Denn das ist der Grund, warum so oft der Blick zurückgeworfen wird, für die Figuren: geworfen werden muss. Der Tod liegt wie ein Schatten über ihren Leben. Elliot, der Drache erzählt die Geschichte eines Waisenkinds, das mit einem Drachen aufwächst. Seine Eltern sterben in der ersten Szene bei einem Autounfall. A Ghost Story wartet mit dem großen Crash etwa 15 Minuten. Der Einbruch der Gewalt erfolgt früh und plötzlich. Den Katastrophen und dem Sterben selbst schenkt Lowery dabei wenig Beachtung. Ein kurzer Schwenk, eine hektisch zerstäubte Sequenz, schon ist passiert, was nicht sein darf. Wichtiger ist ihm die Nachwirkung.

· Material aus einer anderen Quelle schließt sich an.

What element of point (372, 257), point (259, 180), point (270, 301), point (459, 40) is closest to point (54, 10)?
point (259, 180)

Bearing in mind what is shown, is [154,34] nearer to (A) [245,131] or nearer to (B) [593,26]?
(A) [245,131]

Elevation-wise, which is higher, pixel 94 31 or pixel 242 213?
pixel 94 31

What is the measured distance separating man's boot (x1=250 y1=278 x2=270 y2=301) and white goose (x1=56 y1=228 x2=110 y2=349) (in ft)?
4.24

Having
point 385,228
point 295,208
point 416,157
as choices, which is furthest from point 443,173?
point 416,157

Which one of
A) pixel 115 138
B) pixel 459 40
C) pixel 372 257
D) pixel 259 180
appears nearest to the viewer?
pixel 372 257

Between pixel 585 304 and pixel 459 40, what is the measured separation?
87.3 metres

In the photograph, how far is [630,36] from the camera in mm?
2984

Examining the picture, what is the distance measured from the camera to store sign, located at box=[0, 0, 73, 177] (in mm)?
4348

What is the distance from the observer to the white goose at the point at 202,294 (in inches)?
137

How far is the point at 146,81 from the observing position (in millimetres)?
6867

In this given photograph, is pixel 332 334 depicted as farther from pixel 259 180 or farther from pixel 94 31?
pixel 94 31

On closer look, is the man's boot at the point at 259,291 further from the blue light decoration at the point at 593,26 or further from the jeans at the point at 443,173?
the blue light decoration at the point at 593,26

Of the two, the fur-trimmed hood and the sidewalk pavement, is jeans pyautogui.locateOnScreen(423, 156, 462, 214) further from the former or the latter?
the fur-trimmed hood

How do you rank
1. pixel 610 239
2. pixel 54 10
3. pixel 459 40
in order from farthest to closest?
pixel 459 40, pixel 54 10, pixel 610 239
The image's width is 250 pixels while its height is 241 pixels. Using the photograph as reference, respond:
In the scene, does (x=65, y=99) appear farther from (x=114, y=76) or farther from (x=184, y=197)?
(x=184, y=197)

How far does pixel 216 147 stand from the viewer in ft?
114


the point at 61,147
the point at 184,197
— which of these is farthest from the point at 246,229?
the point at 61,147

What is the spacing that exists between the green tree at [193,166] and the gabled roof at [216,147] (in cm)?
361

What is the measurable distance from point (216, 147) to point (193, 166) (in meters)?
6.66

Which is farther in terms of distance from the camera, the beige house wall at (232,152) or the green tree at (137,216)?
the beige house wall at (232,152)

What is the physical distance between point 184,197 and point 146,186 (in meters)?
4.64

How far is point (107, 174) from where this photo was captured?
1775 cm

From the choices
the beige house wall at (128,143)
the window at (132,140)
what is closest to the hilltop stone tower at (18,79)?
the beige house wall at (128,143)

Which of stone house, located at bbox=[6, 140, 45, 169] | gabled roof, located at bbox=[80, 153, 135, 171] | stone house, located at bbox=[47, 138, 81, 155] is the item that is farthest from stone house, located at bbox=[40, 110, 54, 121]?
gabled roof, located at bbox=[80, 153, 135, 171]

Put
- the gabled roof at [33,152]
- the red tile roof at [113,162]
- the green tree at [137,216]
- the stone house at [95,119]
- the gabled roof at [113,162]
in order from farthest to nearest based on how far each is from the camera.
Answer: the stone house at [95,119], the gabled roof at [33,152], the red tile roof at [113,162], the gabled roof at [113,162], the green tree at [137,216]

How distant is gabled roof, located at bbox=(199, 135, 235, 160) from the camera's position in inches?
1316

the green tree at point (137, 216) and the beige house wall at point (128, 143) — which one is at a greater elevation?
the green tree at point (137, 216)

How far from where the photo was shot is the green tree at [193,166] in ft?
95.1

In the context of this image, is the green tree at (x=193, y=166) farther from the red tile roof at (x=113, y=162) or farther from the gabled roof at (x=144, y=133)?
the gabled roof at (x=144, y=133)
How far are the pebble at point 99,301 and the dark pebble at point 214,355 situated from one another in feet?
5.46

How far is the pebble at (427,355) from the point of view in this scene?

In einem Featurette für die Criterion Collection spricht Lowery über seine Bewunderung für David Gordon Greens Debütfilm George Washington. Dabei betonte er vor allem das ausgeglichene Zusammenspiel zwischen Naturalismus und Formalismus, die Balance zwischen strengen Bildkompositionen und spezifischen Momenten, die wie aus der Realität übernommen wirken. Eine Balance, die er auch in seinen eigenen Filmen spürbar anstrebt. Der genretypische Handkamera-und-Gegenlicht-Realismus wird mit starren Einstellungen und langsamen, artifiziellen Zooms kontrastiert. Man bekommt den Eindruck, Lowery strebt vor allem eine bestimmte Form von Authentizität an: Die performative Echtheit von Indie-Rock und Folk-Bands. Er sieht nicht nur aus wie ein Musiker von Bon Iver, sondern bedient sich auch an vergleichbaren Sujets: Liebe, Einsamkeit, Natur, Heimat.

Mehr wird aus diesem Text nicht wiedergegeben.